▶ **Problem requirements**:
Transcribe the part of the CodonTransitioned text below, from "The Fire-and-Forget Pattern" to "in the background.", without changing anything.

▶ **Document segment**:
•••

CodonTransitioned in Detail

The CodonTransitioned event handles most state changes. It carries the from and to states, plus any metadata required for the transition. For example, you can't transition to running without a claudeSessionId, or to completed without a checkpointSha.

Text

{
  type: "CodonTransitioned";
  data: {
    runId: RunId;
    codonId: CodonId;
    from: CodonStatus;      // Current state
    to: CodonStatus;        // Target state
    metadata?: {
      // For starting → initializing
      claudePid?: number;
      claudeLogPath?: string;
      previousSessionId?: SessionId;
 
      // For initializing → running
      claudeSessionId?: SessionId;
 
      // For any → failed
      exitCode?: number;
      failureReason?: FailureReason;
      failedDuring?: CodonStatus;
 
      // For any → skipped
      skippedDuring?: CodonStatus;
 
      // For → completed
      resultMessageReceived?: boolean;
      checkpointSha?: string;
    };
  };
}

The state manager validates this required metadata using type guards:

Text

// From state-transition-guards.ts
function validateTransitionMetadata(to: CodonStatus, metadata: unknown): void {
  switch (to) {
    case "initializing":
      // Requires claudePid, claudeLogPath
      if (!hasInitializingMetadata(metadata)) throw new MetadataValidationError(...);
      break;
    case "running":
      // Requires claudeSessionId
      if (!hasRunningMetadata(metadata)) throw new MetadataValidationError(...);
      break;
    case "completed":
      // Requires checkpointSha
      if (!hasCompletedMetadata(metadata)) throw new MetadataValidationError(...);
      break;
    case "failed":
      // Requires exitCode, failureReason, failedDuring
      if (!hasFailedMetadata(metadata)) throw new MetadataValidationError(...);
      break;
    case "skipped":
      // Requires skippedDuring
      if (!hasSkippedMetadata(metadata)) throw new MetadataValidationError(...);
      break;
  }
}

The Fire-and-Forget Pattern

Here's something that might surprise you: state transitions are asynchronous and queued. When you call stateManager.transition(), it returns immediately—the transition gets queued and processed in the background.

•••

▶ **Entries shown**:
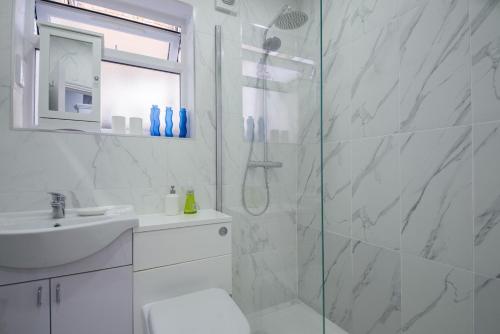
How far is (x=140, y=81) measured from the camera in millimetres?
1649

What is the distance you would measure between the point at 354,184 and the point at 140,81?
154 cm

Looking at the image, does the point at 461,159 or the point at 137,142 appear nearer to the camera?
the point at 461,159

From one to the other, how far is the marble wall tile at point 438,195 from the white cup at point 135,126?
4.82 ft

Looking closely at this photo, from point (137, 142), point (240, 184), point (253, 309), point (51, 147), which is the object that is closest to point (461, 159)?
point (240, 184)

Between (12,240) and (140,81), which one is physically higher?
(140,81)

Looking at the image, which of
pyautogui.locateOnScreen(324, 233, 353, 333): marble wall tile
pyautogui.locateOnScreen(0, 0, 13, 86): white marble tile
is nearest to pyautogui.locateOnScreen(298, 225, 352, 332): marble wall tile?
pyautogui.locateOnScreen(324, 233, 353, 333): marble wall tile

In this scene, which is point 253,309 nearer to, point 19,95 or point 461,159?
point 461,159

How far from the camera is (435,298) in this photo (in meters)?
1.11

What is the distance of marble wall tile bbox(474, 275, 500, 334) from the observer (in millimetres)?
926

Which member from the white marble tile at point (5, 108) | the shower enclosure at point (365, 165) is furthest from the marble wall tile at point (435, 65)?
the white marble tile at point (5, 108)

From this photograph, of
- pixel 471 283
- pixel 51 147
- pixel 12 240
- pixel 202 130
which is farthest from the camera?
pixel 202 130

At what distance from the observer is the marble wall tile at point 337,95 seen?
150 centimetres

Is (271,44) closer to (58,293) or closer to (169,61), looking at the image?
(169,61)

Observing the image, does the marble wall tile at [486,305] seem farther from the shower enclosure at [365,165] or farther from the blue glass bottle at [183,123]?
the blue glass bottle at [183,123]
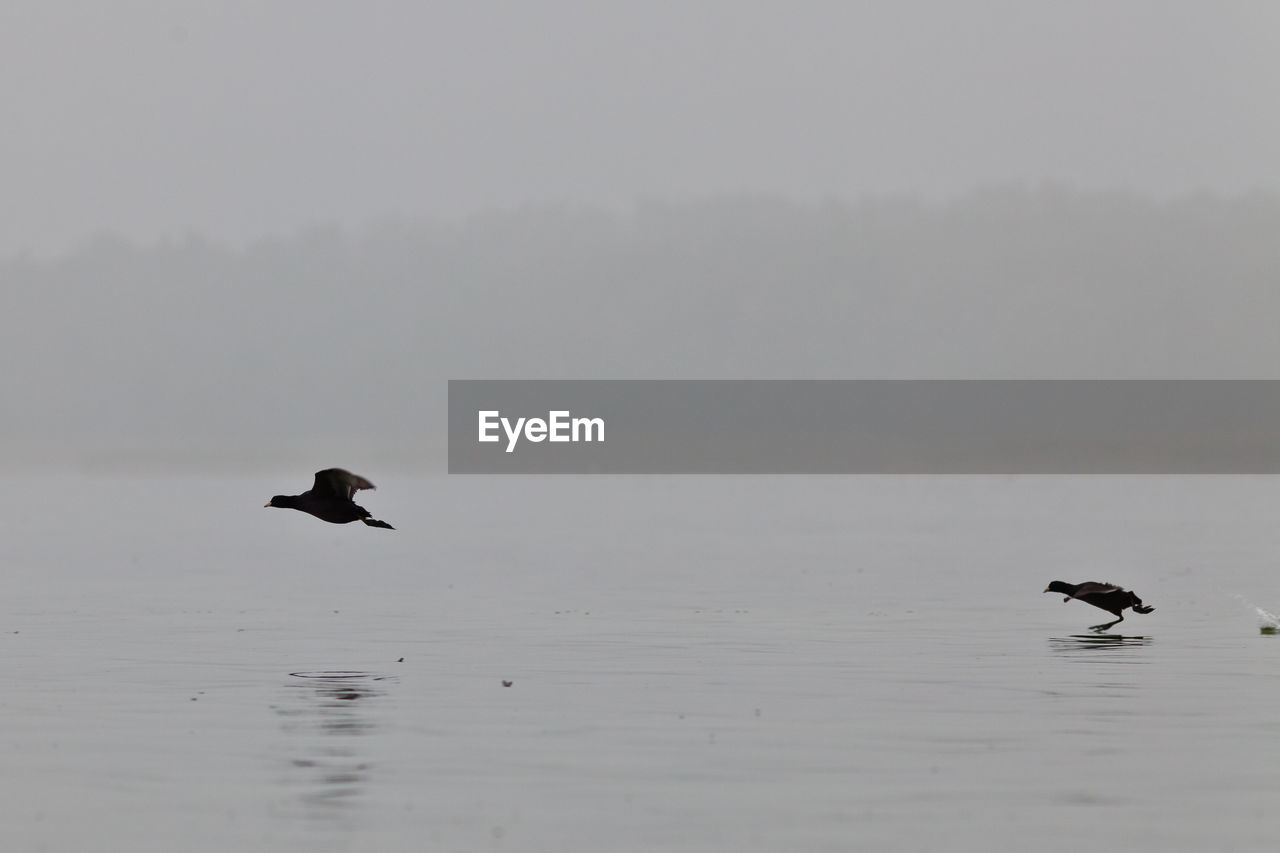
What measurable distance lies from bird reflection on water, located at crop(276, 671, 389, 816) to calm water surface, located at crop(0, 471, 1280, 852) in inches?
2.6

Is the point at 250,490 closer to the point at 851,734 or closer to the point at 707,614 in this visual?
the point at 707,614

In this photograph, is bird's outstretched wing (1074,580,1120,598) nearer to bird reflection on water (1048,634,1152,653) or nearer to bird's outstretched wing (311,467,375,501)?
bird reflection on water (1048,634,1152,653)

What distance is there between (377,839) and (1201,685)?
14.6 meters

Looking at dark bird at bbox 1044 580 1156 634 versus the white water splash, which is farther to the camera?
the white water splash

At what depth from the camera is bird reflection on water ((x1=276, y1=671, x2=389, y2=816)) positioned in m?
20.8

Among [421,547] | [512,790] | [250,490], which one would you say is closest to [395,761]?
[512,790]

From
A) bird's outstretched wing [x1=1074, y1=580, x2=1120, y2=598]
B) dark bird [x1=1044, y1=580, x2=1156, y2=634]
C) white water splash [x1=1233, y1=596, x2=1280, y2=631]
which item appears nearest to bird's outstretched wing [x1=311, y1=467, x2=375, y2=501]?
dark bird [x1=1044, y1=580, x2=1156, y2=634]

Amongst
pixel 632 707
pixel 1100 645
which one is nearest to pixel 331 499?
pixel 632 707

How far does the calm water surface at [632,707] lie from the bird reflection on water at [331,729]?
0.07 m

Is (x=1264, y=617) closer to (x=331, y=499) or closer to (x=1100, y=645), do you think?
(x=1100, y=645)

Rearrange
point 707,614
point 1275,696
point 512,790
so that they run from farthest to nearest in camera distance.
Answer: point 707,614, point 1275,696, point 512,790

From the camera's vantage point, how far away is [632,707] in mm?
26969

•••

▶ **Reply to the exercise**:
The Fire-and-Forget Pattern

Here's something that might surprise you: state transitions are asynchronous and queued. When you call stateManager.transition(), it returns immediately—the transition gets queued and processed in the background.